Source records

== Segment start ==

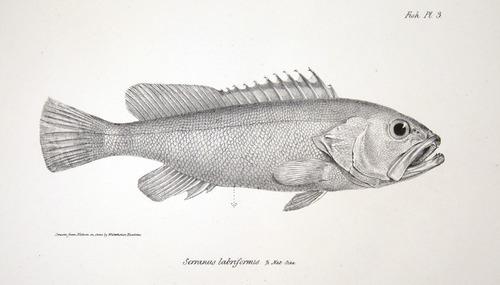 Image of Darwin-F8.3-1838-zzzzzz-det-00008-ayf03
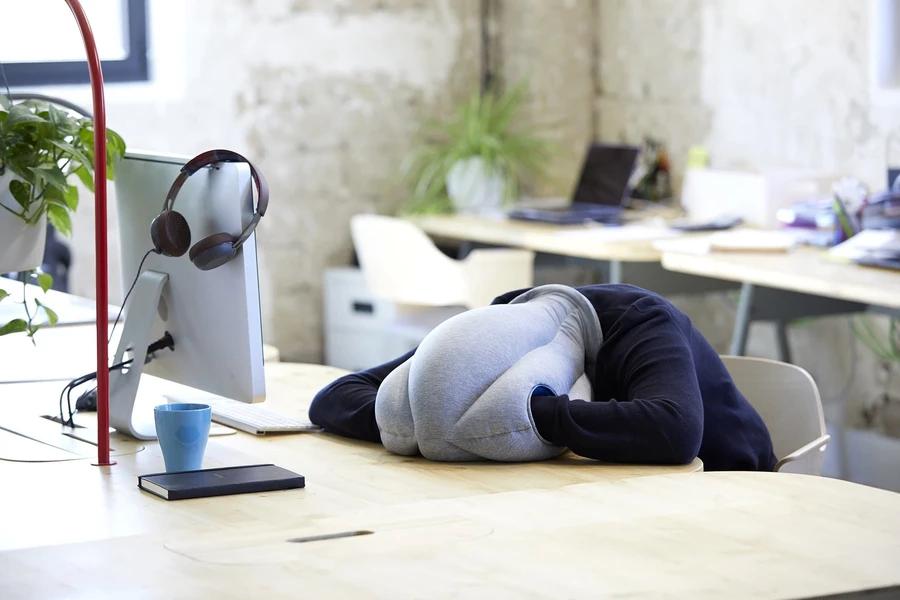 In un ufficio, un dipendente dorme sulla scrivania grazie al cuscino sulla testa di Ostrichpillow. La forma ricorda quella di una conchiglia e permette anche di inserire le mani all'interno per assumere una posizione rannicchiata più comoda. Fonte: Ostrichpillow
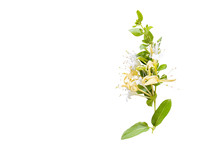 Lonicera Japonica, Known As Japanese Honeysuckle And Golden-and-silver Honeysuckle Isolated On A White Background.space For Your Text
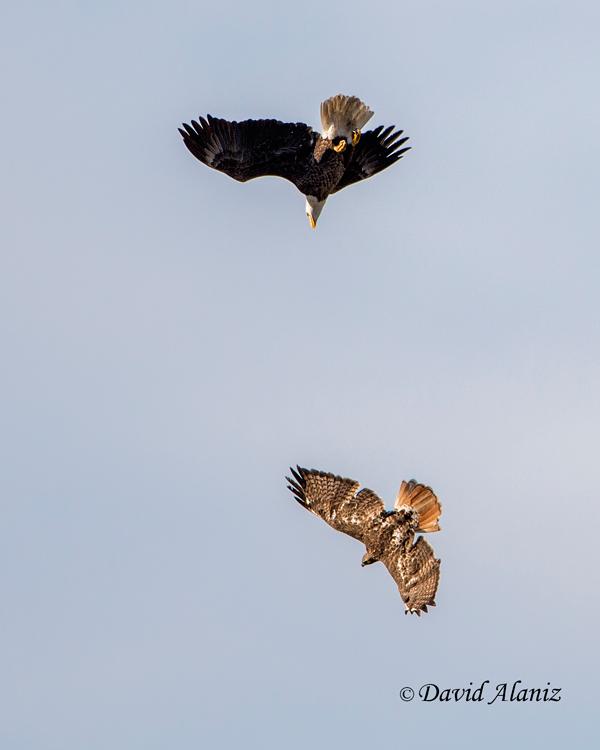 Pearland-Eagles_2013Mar01_0067web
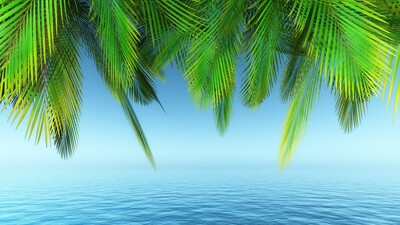 Palm Tree Leave Over Sea
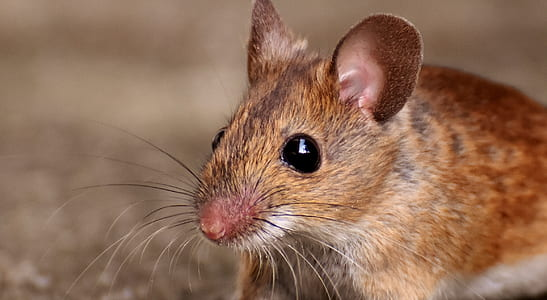 closeup photo of brown mouse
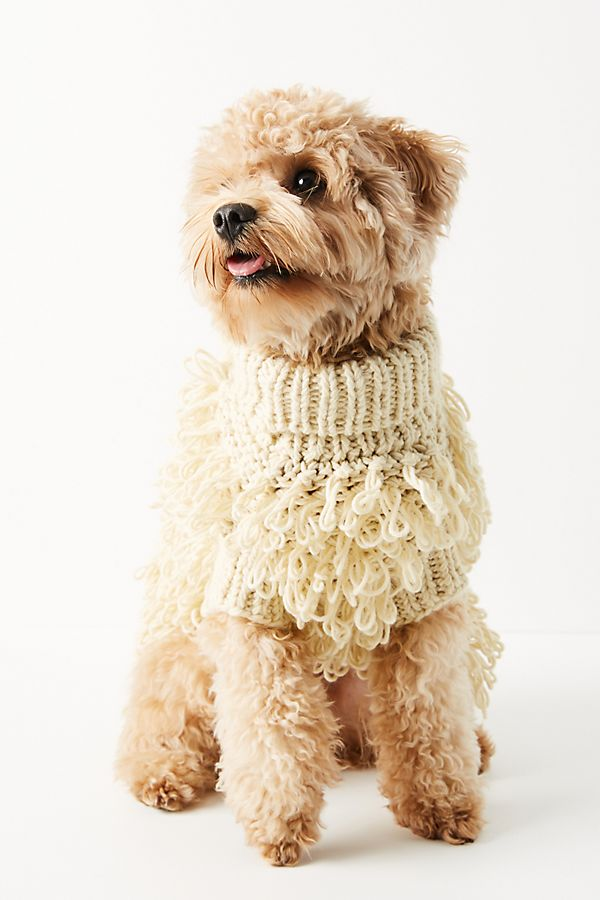 Slide View: 1: Curly Dog Sweater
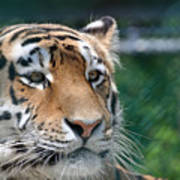 Siberian Tiger 2 Poster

== Segment end ==

WHAT THE TASK REQUIRES: The task calls for all records to be set down precisely, excluding any images.

EXERCISE SOLUTION:
 Image of Darwin-F8.3-1838-zzzzzz-det-00008-ayf03
 In un ufficio, un dipendente dorme sulla scrivania grazie al cuscino sulla testa di Ostrichpillow. La forma ricorda quella di una conchiglia e permette anche di inserire le mani all'interno per assumere una posizione rannicchiata più comoda. Fonte: Ostrichpillow
 Lonicera Japonica, Known As Japanese Honeysuckle And Golden-and-silver Honeysuckle Isolated On A White Background.space For Your Text
 Pearland-Eagles_2013Mar01_0067web
 Palm Tree Leave Over Sea
 closeup photo of brown mouse
 Slide View: 1: Curly Dog Sweater
 Siberian Tiger 2 Poster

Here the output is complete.